Method I am trying to complete, that is having issues.
...
public String get(String key) {
//TODO : complete the method
int keyStartIndex = (int) hashFunction(key) % items.length;
for(int i = keyStartIndex; i < items.length; i++){
if(items[i].key == hashFunction(key)){
return items[i].item;
} else if(i == items.length-1){
i=0;
continue;
}
}
return null;
}
...
All prior code in this class that applies to this method
...
import java.util.Arrays;
import jdk.internal.org.objectweb.asm.tree.analysis.Value;
class DataItem {
long key;
String item;
public DataItem(long key, String item) {
this.key = key;
this.item = item;
}
#Override
public String toString() {
return String.format("{%s:%s}", key, item);
}
}
public class HashMap {
private int size = 0;
private static final int INITIAL_SIZE = 10;
private static final int DELETED_KEY = 0;
private DataItem[] items;
public HashMap() {
items = new DataItem[INITIAL_SIZE];
}
public int size() {
return size;
}
public long hashFunction(String key) {
long hashed = 0;
for(int i = 0; i < key.length(); i++){
hashed += key.charAt(i)*(Math.pow(27, i));
}
return hashed;
}
public void put(String key, String value) throws TableIsFullException {
if (size >= items.length-1){
throw new TableIsFullException();
} else {
DataItem input = new DataItem(hashFunction(key), value);
for(int i = ((int) input.key % items.length); i < items.length; i++){
if(items[i] != null){
continue;
}else if(i == items.length - 1 && items[i] != null){
i = 0;
continue;
} else {
items[i] = input;
size++;
break;
}
}
}
}
...
----------------------------------------------And the tests that are being ran, only the last one is failing again, with "key9". I have ran debugger and it says there is a nullPointerException.

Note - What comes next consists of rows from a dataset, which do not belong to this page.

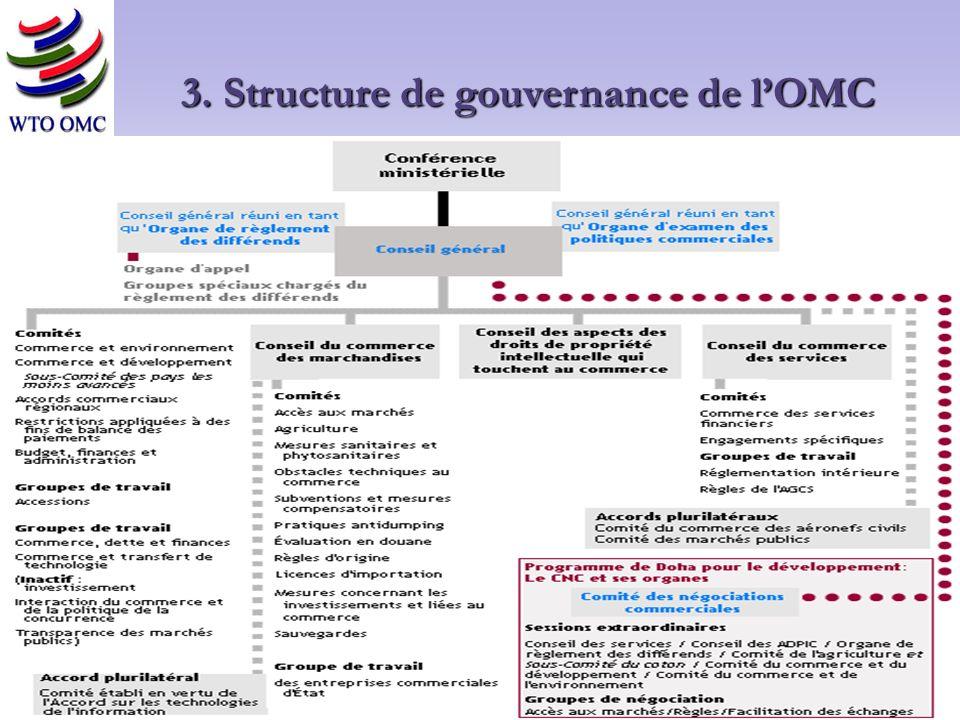 18 Adhésion accrue à lOMC des pays en voie de développement Nouvelle théorie du développement GATT: Article XVIII GATT: Partie IV Clause de « enabling » Les accords de lOMC Partie II – Commerce et développement Partie II – Commerce et développement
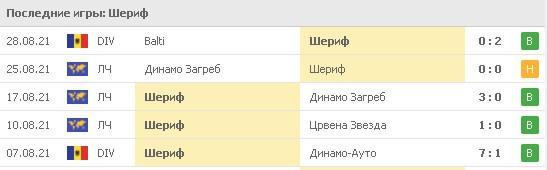 «Шериф» – довольно результативная команда. В последних 5 официальных встречах чемпионы Молдавии забили 13 голов, а пропустили всего 1. Фото: www.flashscore.ru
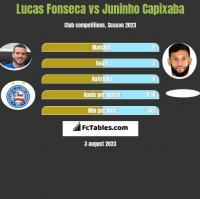Lucas Fonseca vs Juninho Capixaba h2h player stats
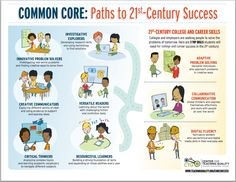 How 21st Century Learning Fits Into The Common Core | Global Digital Citizen Foundation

Again, with break points, for some reason it leaves the for loop and processes another key, key3 to be specific. I have no idea why this is happening.
#Test
public void testGet() throws TableIsFullException {
map.put("key1", "value1");
map.put("key2", "value2");
map.put("key3", "value3");
map.put("key4", "value4");
map.put("key5", "value5");
map.put("key6", "value6");
assertEquals("value3", map.get("key3"));
assertEquals(null, map.get("key9"));
}

Your put and get methods don't implement wraparound correctly. That means that when you get a couple of hash collisions towards the end of the table, things go haywire.
Secondly, you are not handling hash collisions correctly in either method. The contract for hash is that obj1.equals(obj2) implies hash1 == hash2, but not the other way around. That means that DataItem must record the original object as well as the hash. I will assume that you've added the appropriate field, and that DataItem now has three fields names key, hash and value.
Let's start with put:
The end condition is i >= items.length, so you either have an infinite loop if you wrap around, or you never wrap around.
Since you check items[i] != null first, i == items.length - 1 && items[i] != null can never be triggered, and so you never wrap around when the end of the table is full.
You never check if the existing item matches the new key.
One way to correct put is too treat items as a circular buffer. That means that you subtract off an offset modulo items.length:
int hash = hashFunction(key);
int offset = hash % items.length);
for(int i = 0; i < items.length; i++) {
int k = (i + offset) % items.length;
if(items[k] == null) {
items[k] = new DataItem(key, hash, value);
size++;
break;
}
if(items[k].hash == hash && items[k].key.equals(key)) {
items[k].value = value;
break;
}
}
You also need to fix your size check before throwing an exception. Checking size >= items.length - 1 will throw an exception when there is one free slot available. The correct condition is
if(size >= items.length) {
Your get method suffers from the same issue with wraparound as put. It also has the problem that you're checking for hash equality and not object equality when you retrieve an object.
int hash = hashFunction(key);
int offset = hash % items.length;
for(int i = 0; i < items.length; i++) {
int k = (i + offset) % items.length
if(items[k].hash == hash && items[k].key.equals(key)){
return items[i].value;
}
}
return null;
The check items[k].item.equals(key) is critical for resolving hash collisions correctly. Notice that it is only performed when the hashes match because of short circuiting.
Try to avoid recomputing values like hash inside a loop.
This whole scheme breaks down if you try to support a remove operation. If you notice, put will stop searching for matches once it finds an empty slot. This will break down if you can create empty slots before the matching object.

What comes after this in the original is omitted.